◆ **Set task**: Copy, character for character, the stretch of entries from their first line through the line containing "<instances>".

◆ **Dataset rows**:
-- Begin --

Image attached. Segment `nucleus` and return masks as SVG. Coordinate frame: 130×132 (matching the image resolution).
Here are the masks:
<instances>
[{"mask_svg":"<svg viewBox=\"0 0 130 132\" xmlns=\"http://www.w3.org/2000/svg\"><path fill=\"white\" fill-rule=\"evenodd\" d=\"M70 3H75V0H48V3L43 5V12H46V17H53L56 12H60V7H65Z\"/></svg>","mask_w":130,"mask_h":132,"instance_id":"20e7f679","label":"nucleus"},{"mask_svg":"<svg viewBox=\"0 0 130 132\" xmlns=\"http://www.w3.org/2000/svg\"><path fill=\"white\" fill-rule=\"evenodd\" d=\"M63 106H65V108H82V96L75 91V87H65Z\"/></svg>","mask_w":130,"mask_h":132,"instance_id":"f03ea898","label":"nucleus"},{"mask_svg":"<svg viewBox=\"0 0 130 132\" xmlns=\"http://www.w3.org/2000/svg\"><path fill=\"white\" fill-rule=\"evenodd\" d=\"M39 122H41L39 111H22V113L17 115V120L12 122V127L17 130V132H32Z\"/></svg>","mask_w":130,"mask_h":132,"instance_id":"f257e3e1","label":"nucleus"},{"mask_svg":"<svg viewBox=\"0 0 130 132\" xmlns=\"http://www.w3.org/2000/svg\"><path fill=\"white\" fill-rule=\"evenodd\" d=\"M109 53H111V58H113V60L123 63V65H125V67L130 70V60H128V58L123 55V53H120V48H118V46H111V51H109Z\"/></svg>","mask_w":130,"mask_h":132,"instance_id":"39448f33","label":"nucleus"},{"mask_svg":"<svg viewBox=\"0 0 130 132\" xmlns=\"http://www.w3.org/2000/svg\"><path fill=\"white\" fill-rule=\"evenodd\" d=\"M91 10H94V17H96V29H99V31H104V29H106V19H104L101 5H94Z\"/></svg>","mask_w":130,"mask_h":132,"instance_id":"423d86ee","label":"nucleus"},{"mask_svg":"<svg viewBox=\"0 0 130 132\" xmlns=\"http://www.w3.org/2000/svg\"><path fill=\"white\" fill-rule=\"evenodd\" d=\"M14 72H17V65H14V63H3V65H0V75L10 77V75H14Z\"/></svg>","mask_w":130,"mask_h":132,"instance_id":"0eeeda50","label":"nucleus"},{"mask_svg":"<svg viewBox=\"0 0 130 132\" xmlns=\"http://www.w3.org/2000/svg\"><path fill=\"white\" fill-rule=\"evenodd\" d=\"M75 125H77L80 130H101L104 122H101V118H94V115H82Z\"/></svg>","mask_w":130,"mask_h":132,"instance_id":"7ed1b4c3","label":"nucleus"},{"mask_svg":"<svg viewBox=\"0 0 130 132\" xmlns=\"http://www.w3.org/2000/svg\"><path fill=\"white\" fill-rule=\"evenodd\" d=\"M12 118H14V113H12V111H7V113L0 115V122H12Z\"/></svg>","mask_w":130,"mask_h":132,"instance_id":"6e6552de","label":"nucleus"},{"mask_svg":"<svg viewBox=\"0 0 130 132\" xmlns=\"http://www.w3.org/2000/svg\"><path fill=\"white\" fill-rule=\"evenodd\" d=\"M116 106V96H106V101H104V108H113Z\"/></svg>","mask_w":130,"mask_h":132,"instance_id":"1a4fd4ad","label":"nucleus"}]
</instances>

-- End --

◆ **Exercise output**:
Image attached. Segment `nucleus` and return masks as SVG. Coordinate frame: 130×132 (matching the image resolution).
Here are the masks:
<instances>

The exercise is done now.